━━━━━ Reading text
Can I claim the deduction of my insurance when a pipe burst in my house?

Do you mean the insurance deductible that you had to pay? The terminology is a little confusing here. A deductible is an amount that you have to pay before your insurance covers the damage. A deduction is an amount that is subtracted from the taxable income on your tax return.

If this happened in 2017 (or earlier), theoretically you could claim a tax deduction for a casualty loss, but there are a lot of limitations, so the deduction might not amount to anything. First of all, the loss that you can claim on your tax return is only the amount that was not reimbursed by insurance. So you could claim the amount of the insurance deductible. In calculating the deduction for a casualty loss, you first have to subtract $100 from the unreimbursed amount of the loss. Then you have to subtract 10% of your Adjusted Gross Income (AGI). What's left after those subtractions is the amount you can deduct.
━━━━━━━━━━
━━━━━ Data
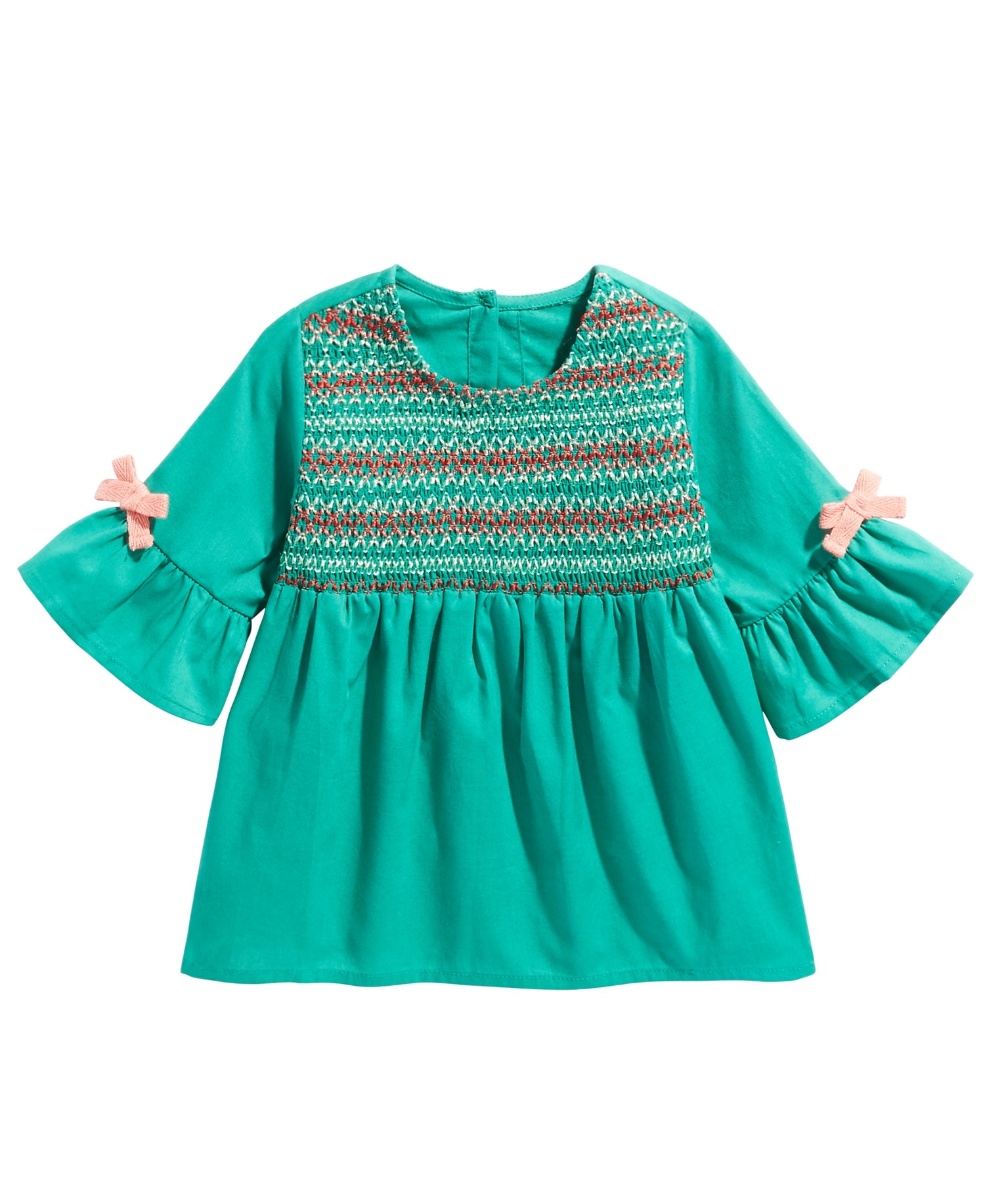 First Impressions Infant Girls Smocked Top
━━━━━━━━━━
→ **Tasks to perform**:
[a] Reproduce the tax deduction text from "Do you mean" to "you can deduct.", replacing "casualty loss" with "theft loss".
[b] In the tax deduction text, what amount must first be subtracted from the unreimbursed loss when calculating a casualty loss deduction?
[c] Go on with the tax deduction text about casualty losses, starting after its final sentence.
The data plays no part in what follows.

→ **Solved tasks**:
[a]
Do you mean the insurance deductible that you had to pay? The terminology is a little confusing here. A deductible is an amount that you have to pay before your insurance covers the damage. A deduction is an amount that is subtracted from the taxable income on your tax return.

If this happened in 2017 (or earlier), theoretically you could claim a tax deduction for a theft loss, but there are a lot of limitations, so the deduction might not amount to anything. First of all, the loss that you can claim on your tax return is only the amount that was not reimbursed by insurance. So you could claim the amount of the insurance deductible. In calculating the deduction for a theft loss, you first have to subtract $100 from the unreimbursed amount of the loss. Then you have to subtract 10% of your Adjusted Gross Income (AGI). What's left after those subtractions is the amount you can deduct.

[b] $100.

[c]
For example, suppose your insurance deductible is $2,000 and your AGI is $18,000. Subtracting $100 leaves $1,900. 10% of your AGI is $1,800. So the amount you can deduct on your tax return is only $100 ($1,900 - $1,800). If your AGI was $19,000 or more you would have no tax deduction.

If you still have something to deduct, a casualty loss is an itemized deduction. To get any tax benefit from the deduction, your total itemized deductions, including the deductible portion of the casualty loss, have to be more than your standard deduction.

If you think you can take a tax deduction for the casualty loss, see IRS Publication 547 for more details about the deduction, including the proof of loss that you will need. You can download Pub. 547 from the following link.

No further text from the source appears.